FLASH! An article in the journal Science on Friday April 30 reports that scientists have determined that a parasitic worm is the cause of deformed frogs in the western United States. Previously, deformation was blamed on ozone depeletion or pesticides.

In March 1999, the National Center for Policy Analysis (NCPA) issued what it calls "Brief Analysis No. 287"--"The Truth about Urban Sprawl." I'm not going to cover all of what the report said in this column; maybe later. For now, the gist of the report is that perception of urban sprawl has reached the point at which sprawl has become a national debate but that there is evidence that suggests that development outside of urban areas--what we often call suburban sprawl--doesn't threaten quality of life and that it can be managed better through real-estate markets than through land-use planning. Frankly, I thought urban sprawl had been a national debate for at least 30 years or more.

I suspect that the NCPA has a point about the greatest suburbanization taking place in the early half of this century--the twenties, thirties and forties. If you think about it, except for big cities like New York, Philadelphia, Washington, D.C., and so on, most cities probably only had four or five houses in them, so any newly built house amounted to "suburbanization." When the next five houses were built--the suburbs, the first five were seen as an "urban" area.
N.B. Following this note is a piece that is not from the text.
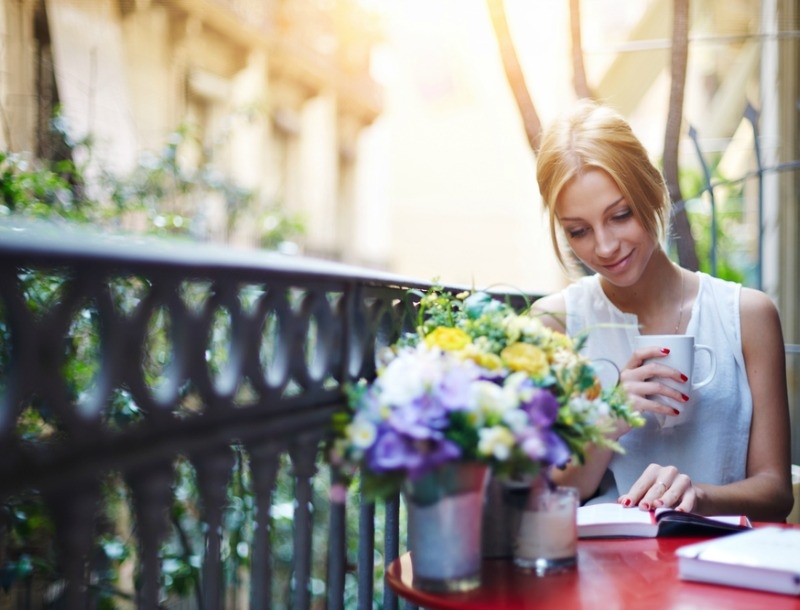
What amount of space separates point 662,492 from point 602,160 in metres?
0.74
I can't remember the twenties and thirties when all that suburbanization was supposedly taking place but I can remember from the 40s on. I remember when my parents moved from south Philly to somewhat northwest. When we moved, the developer was building row houses. Lots of row houses. On farmland. I vividly recall a secret foray once across the BIG STREET to the railroad tracks beyond which I could see nothing but fields of corn. I must have been 7 or 8, so corn looked awfully tall. The corn and everything else agricultural is long long gone.

NCPA says "less than 5 percent of the nation's land is developed and three-quarters of the population lives on 3.5 percent of the land." I don't doubt the figures. I recall reading somewhere that upward of 90 percent of the population lives (or will live shortly) within 50 miles of the coasts, which leaves a lot of undeveloped land inland. You can see a lot of this open land in Montana where there are more cattle and buffalo than people, in the Dakotas where there are more prairie dogs than people, and in Iowa where there is more corn than people. I don't think they're growing tomatoes, avacados and peaches in Montana or the Dakotas, however.